Analysis of data released under Freedom of Information laws to the Labour Party suggested that since 2017, 52 trusts paid £15,549,944 to the Government through the immigration skills charge.
Employers may have to pay the immigration skills charge for each foreign worker they employ, costing about £1,000 for the first 12 months for a medium or large sponsor.
Shadow immigration minister Holly Lynch accused the Conservatives of “punishing hospital budgets for their own failure to train enough skilled staff”.
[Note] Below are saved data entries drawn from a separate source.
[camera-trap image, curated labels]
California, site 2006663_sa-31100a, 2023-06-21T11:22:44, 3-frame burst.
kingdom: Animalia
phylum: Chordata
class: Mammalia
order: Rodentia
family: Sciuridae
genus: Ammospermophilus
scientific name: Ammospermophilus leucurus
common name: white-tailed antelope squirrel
Labour asked 224 NHS hospital trusts how much they are paying to the Government in the immigration skills charge, when forced to recruit overseas specialists. Fifty two trusts responded to the request.
Ms Lynch described the immigration skills charge as a “stealth tax on our NHS”.
“Local NHS trusts require specialists from overseas, yet the Tories are punishing hospital budgets for their own failure to train enough skilled staff,” she said.
“The irrationality of the immigration skills charge for NHS trusts has been underlined by the coronavirus pandemic.
“The Conservative Government should be doing all they can to support the NHS. Instead, they are presenting trusts with an unenviable choice: either leave life-saving specialist roles unfilled, or fork out expensive fees for overseas staff.”
A Government spokesman said: “Right across the immigration system we are supporting frontline healthcare staff through initiatives such as visa extensions and the creation of the bereavement scheme.
“We are incredibly grateful for all the hard work that health workers and care workers continue to do in the fight against coronavirus.
“We’ve already taken steps to support the NHS during the pandemic by removing the skills charge for employers when automatically renewing visas.
“Our new points-based immigration system, for introduction from January 2021, will go even further to make sure the NHS and wider health and care sector can continue to access the best and brightest talent from across the world.”